Because neither the business judgment rule nor the Company’s exculpatory bylaws precluded liability, the Court denied the Director Defendants’ motion to dismiss the breach of fiduciary duty claim.
The Director Defendants next argued the Plaintiffs’ claims for aiding and abetting the Nine West Directors’ fiduciary breaches were deficient. According to the Director Defendants, the acts forming the basis of their aiding and abetting – i.e., approving the Merger and assisting with the completion of the transaction – were taken before the Nine West Directors became directors, and consequently, before they had fiduciary duties to Nine West. The Court rejected this argument, noting the Director Defendants provided no case law in support of their argument, and that in substance it was “senseless.”
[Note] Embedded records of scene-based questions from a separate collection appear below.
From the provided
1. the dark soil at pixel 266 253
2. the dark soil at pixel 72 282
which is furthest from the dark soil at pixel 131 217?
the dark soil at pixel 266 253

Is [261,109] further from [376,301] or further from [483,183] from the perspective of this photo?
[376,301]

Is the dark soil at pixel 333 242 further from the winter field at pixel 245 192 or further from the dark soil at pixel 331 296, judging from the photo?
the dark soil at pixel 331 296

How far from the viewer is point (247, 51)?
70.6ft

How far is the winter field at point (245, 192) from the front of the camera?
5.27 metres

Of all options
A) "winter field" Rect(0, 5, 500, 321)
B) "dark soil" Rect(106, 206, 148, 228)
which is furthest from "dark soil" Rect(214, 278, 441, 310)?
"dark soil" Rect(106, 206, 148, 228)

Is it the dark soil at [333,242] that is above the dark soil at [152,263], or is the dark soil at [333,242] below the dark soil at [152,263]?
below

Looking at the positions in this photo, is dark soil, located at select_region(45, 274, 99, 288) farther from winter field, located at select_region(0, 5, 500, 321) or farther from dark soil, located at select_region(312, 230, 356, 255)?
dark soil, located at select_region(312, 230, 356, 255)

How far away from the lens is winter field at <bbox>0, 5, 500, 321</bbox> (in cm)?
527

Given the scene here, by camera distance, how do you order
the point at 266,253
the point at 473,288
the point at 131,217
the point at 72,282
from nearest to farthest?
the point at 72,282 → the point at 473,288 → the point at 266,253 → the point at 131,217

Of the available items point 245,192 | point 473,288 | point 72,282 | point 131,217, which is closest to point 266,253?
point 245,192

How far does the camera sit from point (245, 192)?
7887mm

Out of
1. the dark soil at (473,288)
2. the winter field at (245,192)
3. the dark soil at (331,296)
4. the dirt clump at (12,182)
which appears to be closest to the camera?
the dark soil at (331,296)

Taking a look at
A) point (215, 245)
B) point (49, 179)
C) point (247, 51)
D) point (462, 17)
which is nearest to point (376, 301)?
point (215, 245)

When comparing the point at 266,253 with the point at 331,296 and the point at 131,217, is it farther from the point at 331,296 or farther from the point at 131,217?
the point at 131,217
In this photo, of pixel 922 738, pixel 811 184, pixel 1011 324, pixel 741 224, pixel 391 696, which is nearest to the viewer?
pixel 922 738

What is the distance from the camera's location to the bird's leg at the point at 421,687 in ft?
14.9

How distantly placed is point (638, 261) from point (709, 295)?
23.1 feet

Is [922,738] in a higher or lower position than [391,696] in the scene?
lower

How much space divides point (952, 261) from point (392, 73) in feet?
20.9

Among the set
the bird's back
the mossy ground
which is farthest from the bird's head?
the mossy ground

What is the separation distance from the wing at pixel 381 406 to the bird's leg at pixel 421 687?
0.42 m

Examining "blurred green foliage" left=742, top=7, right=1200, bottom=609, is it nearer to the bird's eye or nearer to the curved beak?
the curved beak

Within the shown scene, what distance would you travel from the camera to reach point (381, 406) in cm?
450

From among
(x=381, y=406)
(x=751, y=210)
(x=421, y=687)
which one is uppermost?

Next, the Director Defendants claimed that the Plaintiffs failed to allege they knowingly participated in the Nine West Directors’ breaches, because the complaints affirmatively allege Sycamore and the Nine West Directors actively concealed their bad acts from the Director Defendants. The Court also rejected this argument, reasoning that the “red flags” noted by the Court in analyzing the breach of fiduciary duty claim provided the director defendants with “actual or constructive notice” that the Carve-Out Transactions would leave the Company insolvent. As such, the Court denied Director Defendants’ motion to dismiss the aiding and abetting breach of fiduciary duty claims.
Officer Defendant Claims
The Officer Defendants first argued the claim for breach of fiduciary duty should fail because it sought “to hold them liable for failing to take actions that were out of their control.” The Court agreed, finding the complaint failed to demonstrate that the Officer Defendants could have prevented the Merger. Because the complaints alleged the Director Defendants were aware of, and ignored, red flags relating to the Merger, it was implausible that the Officer Defendants could have somehow prevented the transaction from occurring. The Court, therefore, granted the Officer Defendants’ motion to dismiss the breach of fiduciary duty claims.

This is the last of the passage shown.